He bowed assent, biting the short hairs of his moustache in vexation and embarrassment.

"Hardly an hotel—a wretched shanty of the usual corrugated-iron and mud-wall type, in the cattle-grazing country between Driepoort and Kroonfontein. And—it seems my fate to be continually bringing our conversation back to a—most unhappy and painful theme."

"I acquit you of the intention to pain or wound. When I have finished what I have to say, we will revert to the subject no more. It will be buried between us for ever, though the memory of the Dead live in our pardoning and loving thoughts, and in our prayers."

The vivid colour that had flamed in her cheeks had sunk and left them marble. The humid mist of tears that veiled her eyes gave them a wonderful beauty.

He answered her:

"Your thoughts could not be otherwise than noble and generous. Prayers as pure as yours could not be unheard."

"No prayers are unheard, though all are not granted."

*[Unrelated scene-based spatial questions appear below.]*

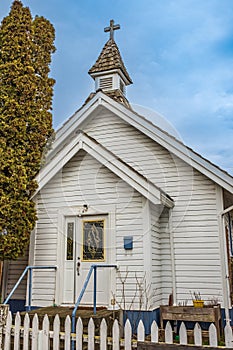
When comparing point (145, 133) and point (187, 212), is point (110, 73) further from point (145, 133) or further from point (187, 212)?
point (187, 212)

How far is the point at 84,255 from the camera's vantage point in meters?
8.33

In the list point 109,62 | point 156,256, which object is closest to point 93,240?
point 156,256

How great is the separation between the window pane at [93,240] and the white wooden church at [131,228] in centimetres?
2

She made the slight gesture with her large, beautiful hand that put unnecessary speech from her, and let the hand drop again by her side. Her bosom rose and fell quietly with her even speaking. None could have guessed the tumult within, and the doubts and convictions and apprehensions that battled together, and the religious fears and scruples that rent and tore her suffering soul. But for the sake of Richard's daughter she rallied her grand forces, and nerved herself to carry out her hated task.

"I will tell you how I came to be interested in the young lady who is now my adopted daughter, and whom you know as Lynette Mildare. At the end of the winter of 18— the Reverend Mother of our Convent died, and I was sent up from the Mother-House at Natal, by order of the Bishop, to take her place as Superior. Two Sisters came with me. It was the usual slow journey of many weeks. The wet season had begun. Perhaps that was why we did not encounter many other waggons on the way. But one party of emigrants of the labouring class—we never really learned where bound—trekked on before us, and generally outspanned within sight. There were three rough Englishmen—two middle-aged and one quite old—a couple of tawdry women, and a young girl. They used to ill-treat the girl. We heard her crying often, and one of the Kaffir voor-loopers of their two waggons told a Cape boy who was in our service that the old Baas would kill the little white thing one of these days. She was used as a drudge by them all—a servant, unpaid, ill-fed, worse-clothed than the Kaffirs—but the old man, according to our informant, bore her a special grudge, and lost no opportunity of wreaking his malice on her."